*AIM OF THE EXERCISE*:
Every line of the material is to be quoted verbatim, minus the pictures.

───

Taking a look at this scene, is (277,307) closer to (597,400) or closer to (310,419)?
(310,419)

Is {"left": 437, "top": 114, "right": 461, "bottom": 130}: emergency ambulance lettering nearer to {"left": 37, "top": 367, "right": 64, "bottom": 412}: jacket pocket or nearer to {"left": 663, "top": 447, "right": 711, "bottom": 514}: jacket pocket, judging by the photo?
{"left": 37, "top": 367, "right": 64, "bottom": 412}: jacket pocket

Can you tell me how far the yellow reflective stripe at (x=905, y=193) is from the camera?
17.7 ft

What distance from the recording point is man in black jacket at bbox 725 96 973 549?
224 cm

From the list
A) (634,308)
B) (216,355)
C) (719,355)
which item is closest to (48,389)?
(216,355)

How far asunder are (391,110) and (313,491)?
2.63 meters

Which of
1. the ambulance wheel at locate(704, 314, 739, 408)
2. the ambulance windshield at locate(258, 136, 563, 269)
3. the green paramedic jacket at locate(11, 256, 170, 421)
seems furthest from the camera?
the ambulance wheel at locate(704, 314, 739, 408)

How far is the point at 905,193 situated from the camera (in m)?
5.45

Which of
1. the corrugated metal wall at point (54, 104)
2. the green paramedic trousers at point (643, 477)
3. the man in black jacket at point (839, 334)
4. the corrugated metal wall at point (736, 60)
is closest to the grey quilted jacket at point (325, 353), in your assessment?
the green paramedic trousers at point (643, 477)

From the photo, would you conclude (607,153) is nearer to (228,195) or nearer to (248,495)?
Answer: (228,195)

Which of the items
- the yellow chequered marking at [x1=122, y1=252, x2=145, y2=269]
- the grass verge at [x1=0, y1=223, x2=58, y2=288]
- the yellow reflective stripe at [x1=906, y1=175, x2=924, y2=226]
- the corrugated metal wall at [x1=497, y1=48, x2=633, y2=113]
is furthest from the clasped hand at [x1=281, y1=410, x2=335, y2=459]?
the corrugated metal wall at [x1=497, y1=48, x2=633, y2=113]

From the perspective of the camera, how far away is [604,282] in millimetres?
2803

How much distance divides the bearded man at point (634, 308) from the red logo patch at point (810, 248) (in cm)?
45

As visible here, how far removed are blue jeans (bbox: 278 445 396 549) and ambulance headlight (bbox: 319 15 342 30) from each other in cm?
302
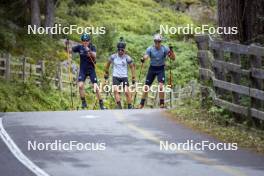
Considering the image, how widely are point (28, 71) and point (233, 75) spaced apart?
1504 centimetres

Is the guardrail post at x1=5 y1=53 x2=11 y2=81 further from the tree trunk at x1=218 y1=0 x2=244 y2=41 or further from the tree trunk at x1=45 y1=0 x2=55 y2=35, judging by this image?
the tree trunk at x1=218 y1=0 x2=244 y2=41

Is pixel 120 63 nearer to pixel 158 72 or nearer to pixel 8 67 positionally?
pixel 158 72

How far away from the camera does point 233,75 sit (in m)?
12.8

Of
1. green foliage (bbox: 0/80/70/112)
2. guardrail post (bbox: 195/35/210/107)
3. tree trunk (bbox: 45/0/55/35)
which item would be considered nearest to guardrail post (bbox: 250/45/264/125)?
guardrail post (bbox: 195/35/210/107)

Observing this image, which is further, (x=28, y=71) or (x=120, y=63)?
(x=28, y=71)

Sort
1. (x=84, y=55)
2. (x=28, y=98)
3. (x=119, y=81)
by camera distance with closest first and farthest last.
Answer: (x=84, y=55), (x=119, y=81), (x=28, y=98)

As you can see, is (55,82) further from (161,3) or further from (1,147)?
(161,3)

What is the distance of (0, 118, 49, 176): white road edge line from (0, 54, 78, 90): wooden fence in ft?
41.9

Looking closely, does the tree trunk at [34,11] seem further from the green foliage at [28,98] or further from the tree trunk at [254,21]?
the tree trunk at [254,21]

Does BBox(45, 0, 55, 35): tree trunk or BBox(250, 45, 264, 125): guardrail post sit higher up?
BBox(45, 0, 55, 35): tree trunk

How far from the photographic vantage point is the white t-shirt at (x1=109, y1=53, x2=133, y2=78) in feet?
61.3

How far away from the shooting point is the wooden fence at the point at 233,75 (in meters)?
11.8

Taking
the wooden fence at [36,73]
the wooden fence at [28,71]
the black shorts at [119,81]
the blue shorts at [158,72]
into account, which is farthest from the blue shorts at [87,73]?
the wooden fence at [28,71]

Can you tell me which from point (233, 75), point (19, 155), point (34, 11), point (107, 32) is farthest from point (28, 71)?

───

*RESPONSE TO THE EXERCISE*:
Taking a look at this scene, is (277,307) closer to (597,400) or closer to (310,419)?
(310,419)

Is {"left": 437, "top": 114, "right": 461, "bottom": 130}: emergency ambulance lettering nearer to {"left": 37, "top": 367, "right": 64, "bottom": 412}: jacket pocket or nearer to {"left": 663, "top": 447, "right": 711, "bottom": 514}: jacket pocket, judging by the photo?
{"left": 37, "top": 367, "right": 64, "bottom": 412}: jacket pocket

Can you tell me how far the yellow reflective stripe at (x=905, y=193) is from the camera?
17.7 ft

What distance from the recording point is man in black jacket at bbox 725 96 973 549?
224 cm

From the list
A) (634,308)
B) (216,355)
C) (719,355)
which item is closest to (48,389)?
(216,355)

How far asunder are (391,110) and (313,491)?
2.63 meters

Which of
1. the ambulance wheel at locate(704, 314, 739, 408)
2. the ambulance windshield at locate(258, 136, 563, 269)
3. the green paramedic jacket at locate(11, 256, 170, 421)
seems furthest from the camera?
the ambulance wheel at locate(704, 314, 739, 408)

How far is the point at 905,193 situated from the camera (in m)?
5.45

Which of
1. the corrugated metal wall at point (54, 104)
2. the green paramedic trousers at point (643, 477)
3. the man in black jacket at point (839, 334)
4. the corrugated metal wall at point (736, 60)
is closest to the grey quilted jacket at point (325, 353), in your assessment?
the green paramedic trousers at point (643, 477)

From the photo, would you conclude (607,153) is nearer to (228,195) or nearer to (248,495)?
Answer: (228,195)

Which of the items
- the yellow chequered marking at [x1=122, y1=252, x2=145, y2=269]
- the grass verge at [x1=0, y1=223, x2=58, y2=288]
- the yellow reflective stripe at [x1=906, y1=175, x2=924, y2=226]
- the corrugated metal wall at [x1=497, y1=48, x2=633, y2=113]
is furthest from the clasped hand at [x1=281, y1=410, x2=335, y2=459]?
the corrugated metal wall at [x1=497, y1=48, x2=633, y2=113]

From the perspective of the camera, how far away is [604,282] in millimetres?
2803

How much distance divides the bearded man at point (634, 308) from the red logo patch at point (810, 248) (in cm)?
45

As visible here, how far removed are blue jeans (bbox: 278 445 396 549) and ambulance headlight (bbox: 319 15 342 30) from each other in cm?
302
Considering the image, how widely are point (28, 71) and point (233, 75) spaced apart?
1504 centimetres

Is the guardrail post at x1=5 y1=53 x2=11 y2=81 further from the tree trunk at x1=218 y1=0 x2=244 y2=41 or further from the tree trunk at x1=45 y1=0 x2=55 y2=35, judging by this image?
the tree trunk at x1=218 y1=0 x2=244 y2=41

Is pixel 120 63 nearer to pixel 158 72 or nearer to pixel 8 67 positionally?
pixel 158 72

How far away from the camera does point 233,75 sit (in m)?
12.8

Of
1. green foliage (bbox: 0/80/70/112)
2. guardrail post (bbox: 195/35/210/107)
3. tree trunk (bbox: 45/0/55/35)
which item would be considered nearest to guardrail post (bbox: 250/45/264/125)?
guardrail post (bbox: 195/35/210/107)

Observing this image, which is further, (x=28, y=71) or (x=120, y=63)?
(x=28, y=71)

Sort
1. (x=84, y=55)
2. (x=28, y=98)
3. (x=119, y=81)
by camera distance with closest first and farthest last.
Answer: (x=84, y=55), (x=119, y=81), (x=28, y=98)

As you can see, is (55,82) further from (161,3) or further from (1,147)?
(161,3)

What is the distance of (0, 118, 49, 176): white road edge line from (0, 54, 78, 90): wooden fence in ft?
41.9

Looking closely, does the tree trunk at [34,11] seem further from the green foliage at [28,98] or further from the tree trunk at [254,21]?
the tree trunk at [254,21]

Does BBox(45, 0, 55, 35): tree trunk or BBox(250, 45, 264, 125): guardrail post sit higher up?
BBox(45, 0, 55, 35): tree trunk

How far from the photographic vantage point is the white t-shirt at (x1=109, y1=53, x2=133, y2=78) in feet?
61.3

How far away from the shooting point is the wooden fence at the point at 233,75 (in meters)?
11.8

Taking
the wooden fence at [36,73]
the wooden fence at [28,71]
the black shorts at [119,81]
the blue shorts at [158,72]
into account, which is farthest from the blue shorts at [87,73]?
the wooden fence at [28,71]

Can you tell me which from point (233, 75), point (19, 155), point (34, 11), point (107, 32) is farthest from point (28, 71)?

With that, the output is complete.